Prices rose in one hour from $71 to $73.5, the highest level for the year, according to Reuters data. In total, futures contracts for more than 16m barrels of oil changed hands in that hour – equivalent to double the daily production of Saudi Arabia, the world’s largest oil producer, and far more than the traditional 500,000 barrels for that time of the day.
Traders said the broker implicated had allegedly accounted for at least half of the unusual activity, with the rest the result of others chasing the rally. Oil prices on Thursday fell to $66.5 a barrel, down almost 10 per cent from Tuesday’s peak.
The Financial Times has identified the PVM broker as Steve Perkins. PVM declined to comment and Mr Perkins could not be reached. Fellow traders said Mr Perkins was considered an experienced broker, well-regarded in the market.

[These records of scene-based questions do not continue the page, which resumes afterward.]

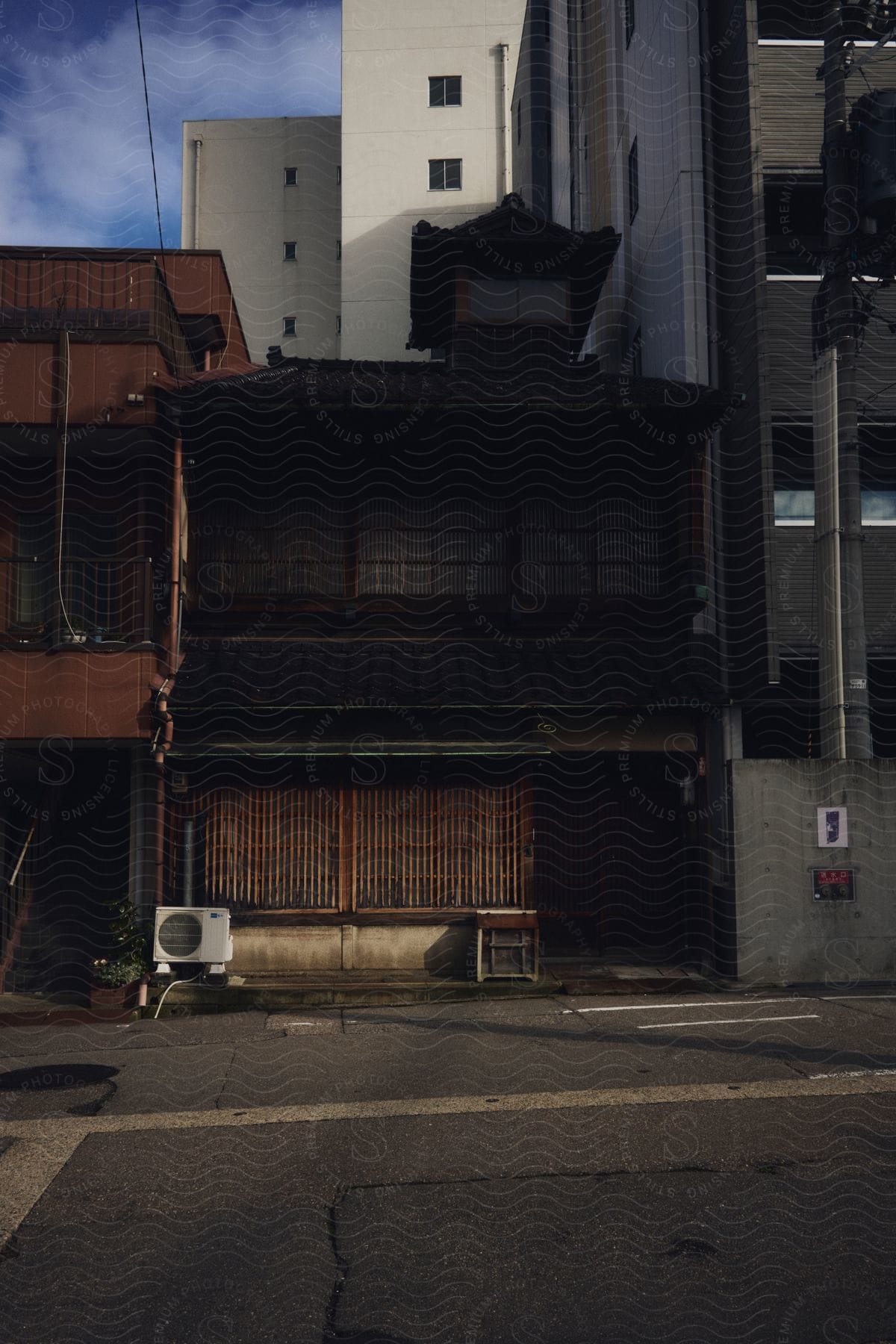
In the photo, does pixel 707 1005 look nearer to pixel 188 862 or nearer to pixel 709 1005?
pixel 709 1005

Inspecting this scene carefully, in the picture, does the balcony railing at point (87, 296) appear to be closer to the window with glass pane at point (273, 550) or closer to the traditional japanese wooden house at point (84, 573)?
the traditional japanese wooden house at point (84, 573)

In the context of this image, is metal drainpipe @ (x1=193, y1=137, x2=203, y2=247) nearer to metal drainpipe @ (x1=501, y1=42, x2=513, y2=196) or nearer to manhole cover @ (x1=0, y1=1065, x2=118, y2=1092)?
metal drainpipe @ (x1=501, y1=42, x2=513, y2=196)

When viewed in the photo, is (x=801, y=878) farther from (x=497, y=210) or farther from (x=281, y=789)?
(x=497, y=210)

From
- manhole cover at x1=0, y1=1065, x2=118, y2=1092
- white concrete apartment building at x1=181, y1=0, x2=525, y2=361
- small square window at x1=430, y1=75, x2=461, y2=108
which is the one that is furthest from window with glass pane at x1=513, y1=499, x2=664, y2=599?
small square window at x1=430, y1=75, x2=461, y2=108

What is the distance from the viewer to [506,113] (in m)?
A: 32.9

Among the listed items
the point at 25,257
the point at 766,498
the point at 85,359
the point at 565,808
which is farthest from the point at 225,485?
the point at 766,498

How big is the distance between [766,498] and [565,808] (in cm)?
531

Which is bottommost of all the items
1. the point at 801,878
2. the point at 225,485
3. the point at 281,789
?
the point at 801,878

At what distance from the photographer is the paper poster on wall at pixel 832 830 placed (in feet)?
46.6

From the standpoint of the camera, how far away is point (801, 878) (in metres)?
14.2

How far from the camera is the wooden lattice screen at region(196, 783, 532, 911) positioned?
15148mm

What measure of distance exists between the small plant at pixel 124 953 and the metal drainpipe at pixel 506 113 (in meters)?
25.6

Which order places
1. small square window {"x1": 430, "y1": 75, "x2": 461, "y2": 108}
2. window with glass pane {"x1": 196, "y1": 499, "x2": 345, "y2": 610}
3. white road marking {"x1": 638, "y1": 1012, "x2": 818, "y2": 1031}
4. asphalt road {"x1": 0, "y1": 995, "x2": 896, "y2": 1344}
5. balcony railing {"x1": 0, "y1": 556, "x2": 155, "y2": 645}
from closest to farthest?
asphalt road {"x1": 0, "y1": 995, "x2": 896, "y2": 1344}
white road marking {"x1": 638, "y1": 1012, "x2": 818, "y2": 1031}
balcony railing {"x1": 0, "y1": 556, "x2": 155, "y2": 645}
window with glass pane {"x1": 196, "y1": 499, "x2": 345, "y2": 610}
small square window {"x1": 430, "y1": 75, "x2": 461, "y2": 108}

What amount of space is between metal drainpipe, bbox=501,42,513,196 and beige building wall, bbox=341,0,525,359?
99mm
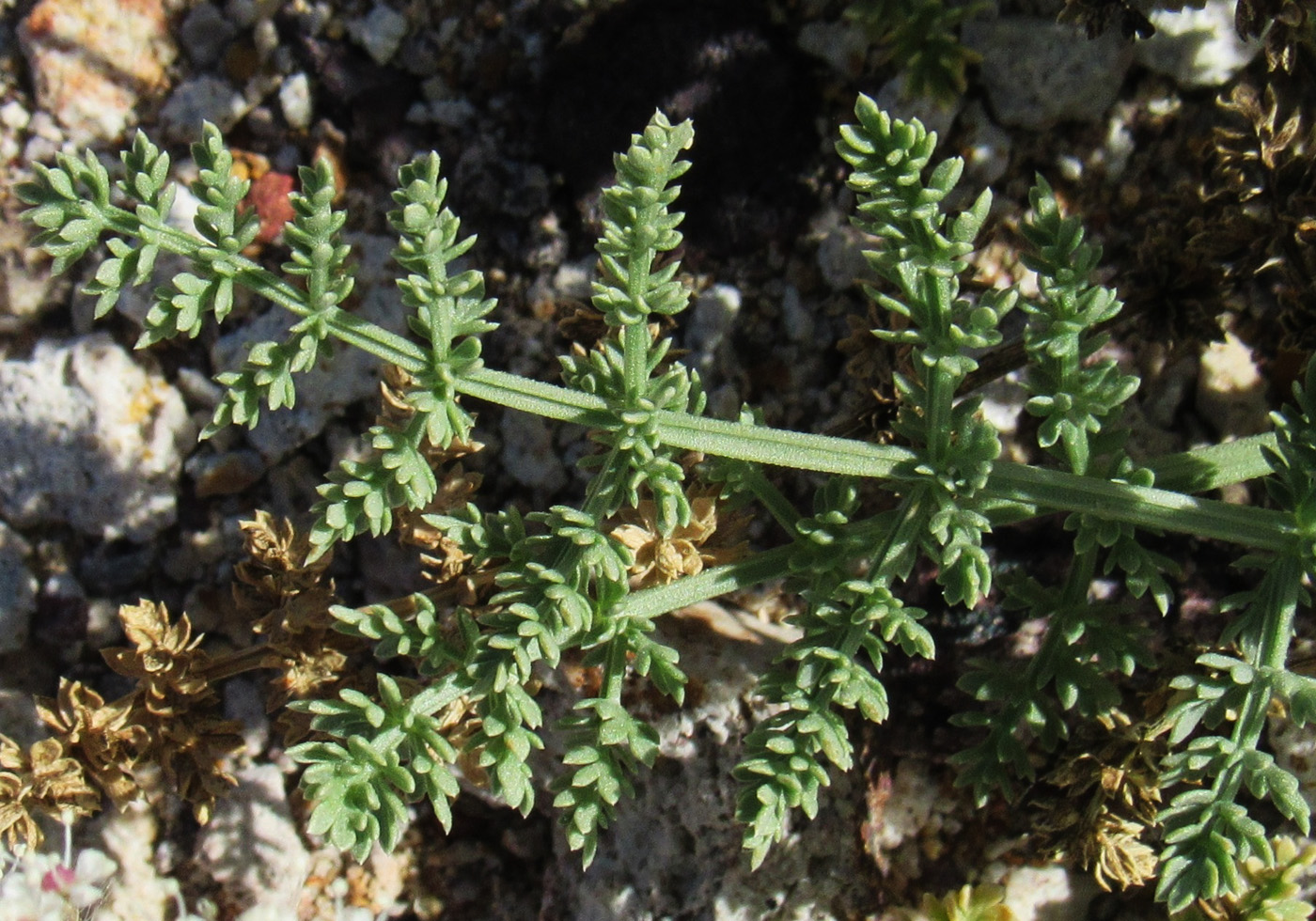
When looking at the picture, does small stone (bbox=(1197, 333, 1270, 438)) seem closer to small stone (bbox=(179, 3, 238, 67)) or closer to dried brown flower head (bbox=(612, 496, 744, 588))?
dried brown flower head (bbox=(612, 496, 744, 588))

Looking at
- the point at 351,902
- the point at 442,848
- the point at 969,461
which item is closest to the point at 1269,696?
the point at 969,461

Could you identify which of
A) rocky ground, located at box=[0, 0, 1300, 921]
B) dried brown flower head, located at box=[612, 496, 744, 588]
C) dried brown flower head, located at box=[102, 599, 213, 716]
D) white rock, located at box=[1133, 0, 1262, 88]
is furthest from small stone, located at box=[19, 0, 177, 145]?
white rock, located at box=[1133, 0, 1262, 88]

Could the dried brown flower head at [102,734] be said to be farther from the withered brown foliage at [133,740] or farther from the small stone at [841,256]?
the small stone at [841,256]

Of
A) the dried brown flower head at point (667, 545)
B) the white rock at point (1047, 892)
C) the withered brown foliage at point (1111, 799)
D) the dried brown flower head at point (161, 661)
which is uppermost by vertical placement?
the dried brown flower head at point (667, 545)

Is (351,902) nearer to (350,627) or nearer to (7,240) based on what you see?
(350,627)

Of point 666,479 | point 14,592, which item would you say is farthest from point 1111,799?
point 14,592

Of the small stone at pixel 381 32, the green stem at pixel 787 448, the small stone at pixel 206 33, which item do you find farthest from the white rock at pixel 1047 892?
the small stone at pixel 206 33
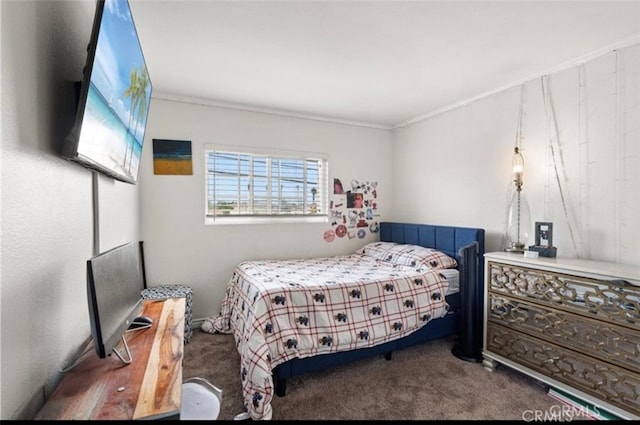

This is the second episode of rogue trading in the oil market this year. In May, an oil trader at Morgan Stanley was banned by the City watchdog after he hid from his bosses potential losses on trades made under the influence of alcohol.
The incidents come as regulators are considering tougher oversight of the commodities markets after policymakers complained that speculators fuelled last year’s surge in oil and agriculture prices.
The involvement of PVM is ironic considering the company’s head, David Hufton, has been an outspoken critic of speculators in the oil market, calling some of the exchanges “electronic oil casinos”. In 2006, he said that “if futures exchanges did not exist, oil prices would be a lot lower”.
The $10m loss is a heavy blow for PVM, which reported profits of just $5.6m in the year to July 2008, according to its accounts.
(A rogue trader is the one that takes the loss! Otherwise it's just business as usual. Ask Goldman!)